::: DATA SECTION
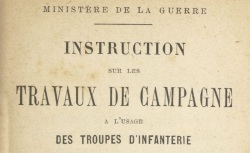 Accéder à la page "Infanterie"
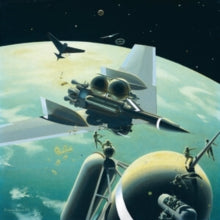 Shellac: Terraform - Vinyl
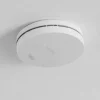 hombli Smart Smoke Detector 2+1 - weiss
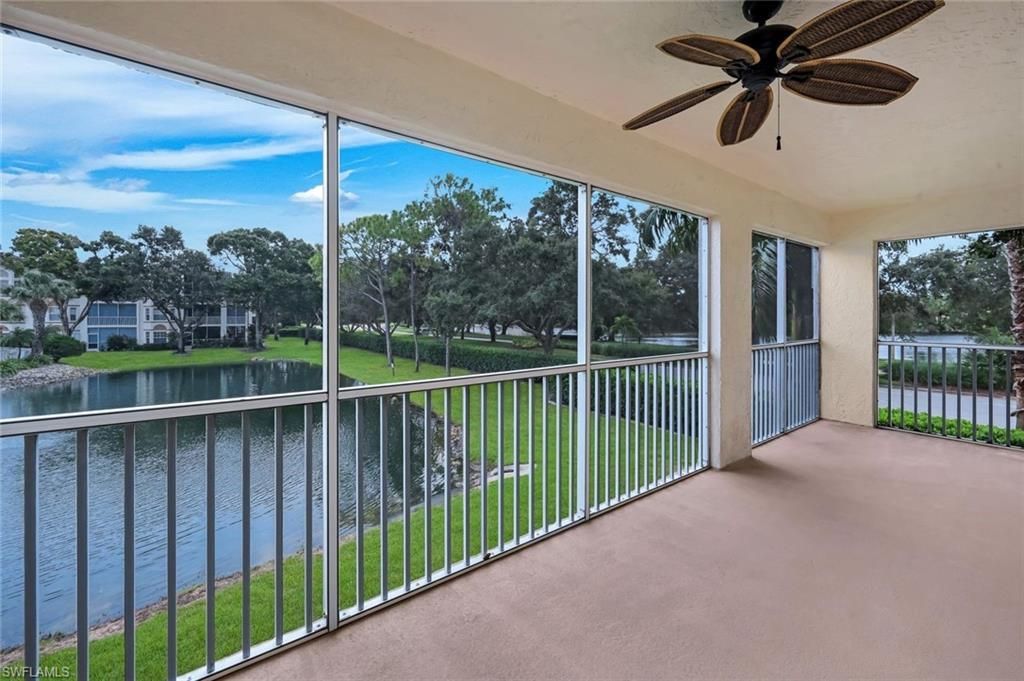 6030 Chardonnay Ln , Unit 204, Naples, FL 34119 Photo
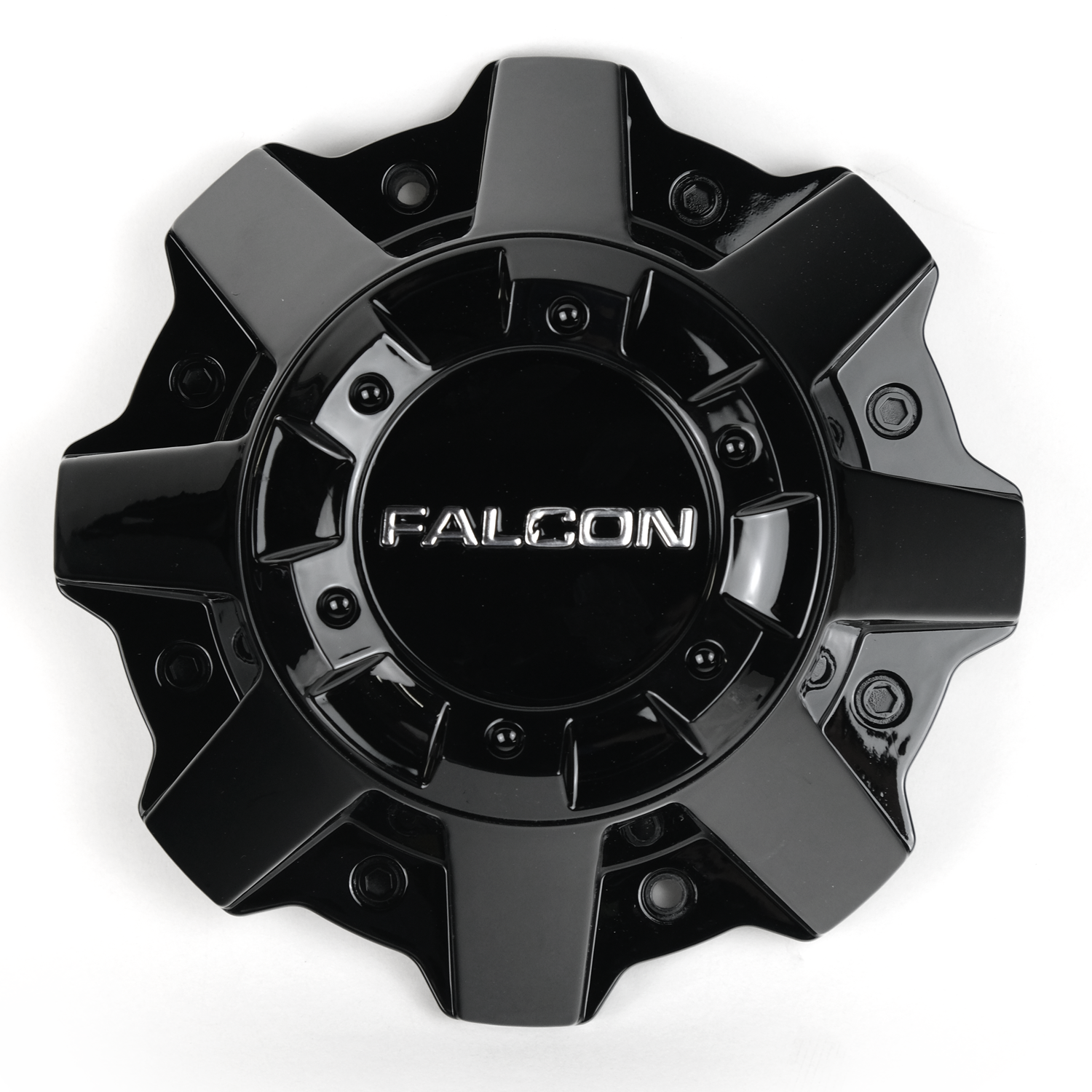 Falcon F-series Center Cap - Premium from Falcon Off-Road Wheels - Just $37! Shop now at Falcon Off-Road Wheels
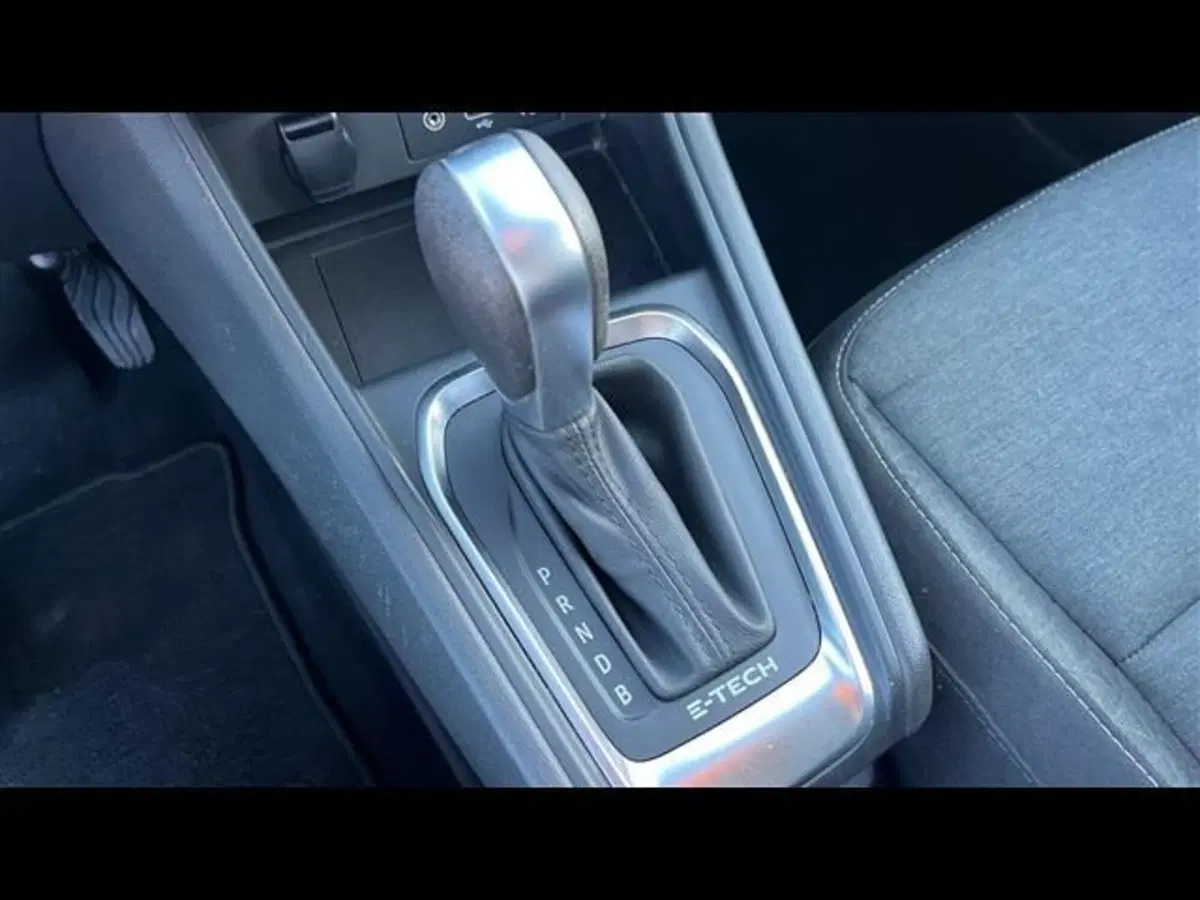 Renault Captur usata a Firenze (9)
::::::
REQUIRED WORK:
Set down the material above exactly as it reads, but not its pictures.

ANSWER BOX:
 Accéder à la page "Infanterie"
 Shellac: Terraform - Vinyl
 hombli Smart Smoke Detector 2+1 - weiss
 6030 Chardonnay Ln , Unit 204, Naples, FL 34119 Photo
 Falcon F-series Center Cap - Premium from Falcon Off-Road Wheels - Just $37! Shop now at Falcon Off-Road Wheels
 Renault Captur usata a Firenze (9)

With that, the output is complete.